Consigne écrite:
Dupliquez à l'identique chaque ligne de l'ensemble des enregistrements ci-dessous, en omettant les images.

Enregistrements extraits:
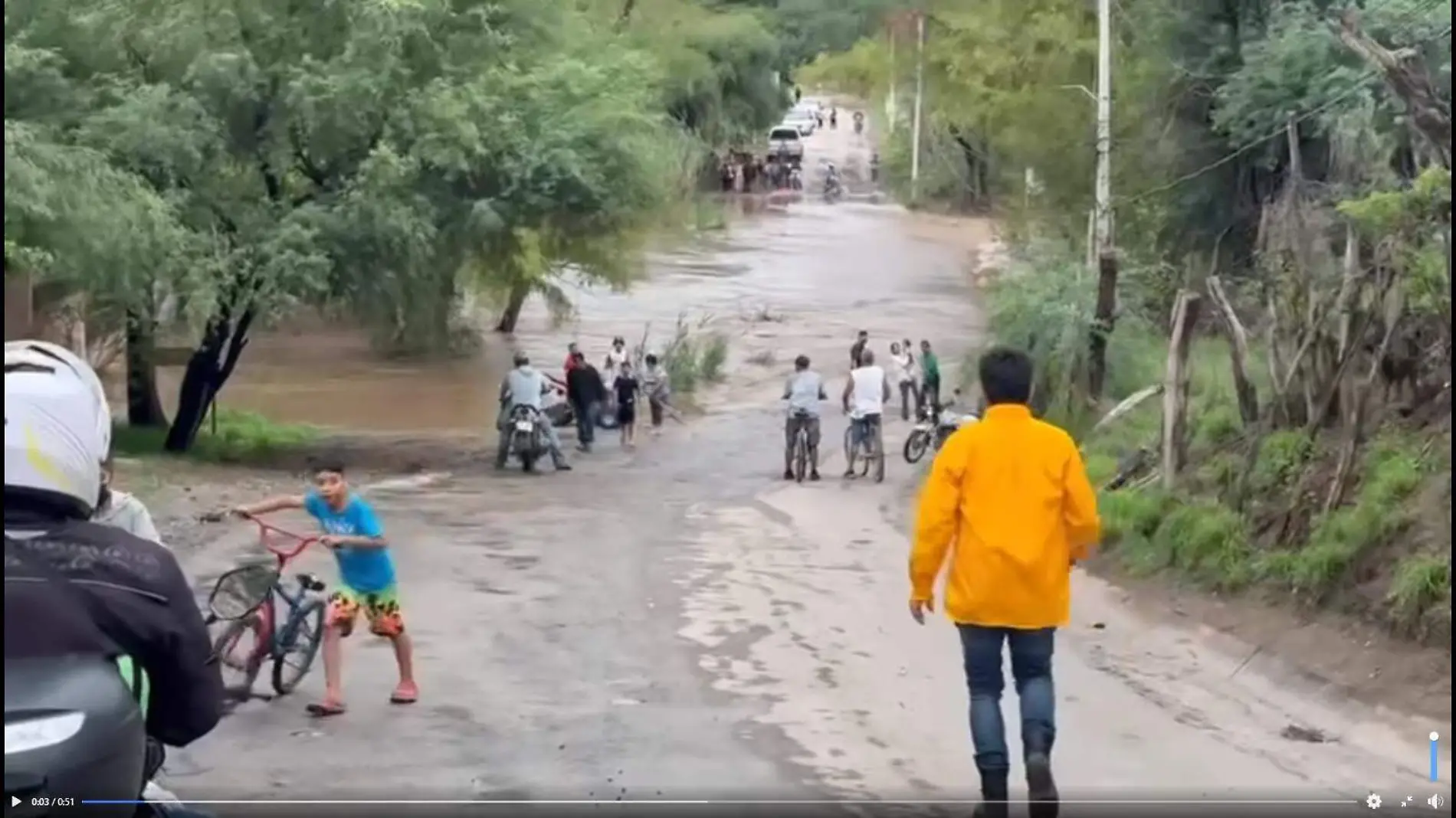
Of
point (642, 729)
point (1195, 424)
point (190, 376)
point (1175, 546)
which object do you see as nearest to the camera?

Résultat de l'exercice:
Of
point (642, 729)
point (1195, 424)
point (190, 376)
point (1175, 546)
which object do you see as nearest to the camera?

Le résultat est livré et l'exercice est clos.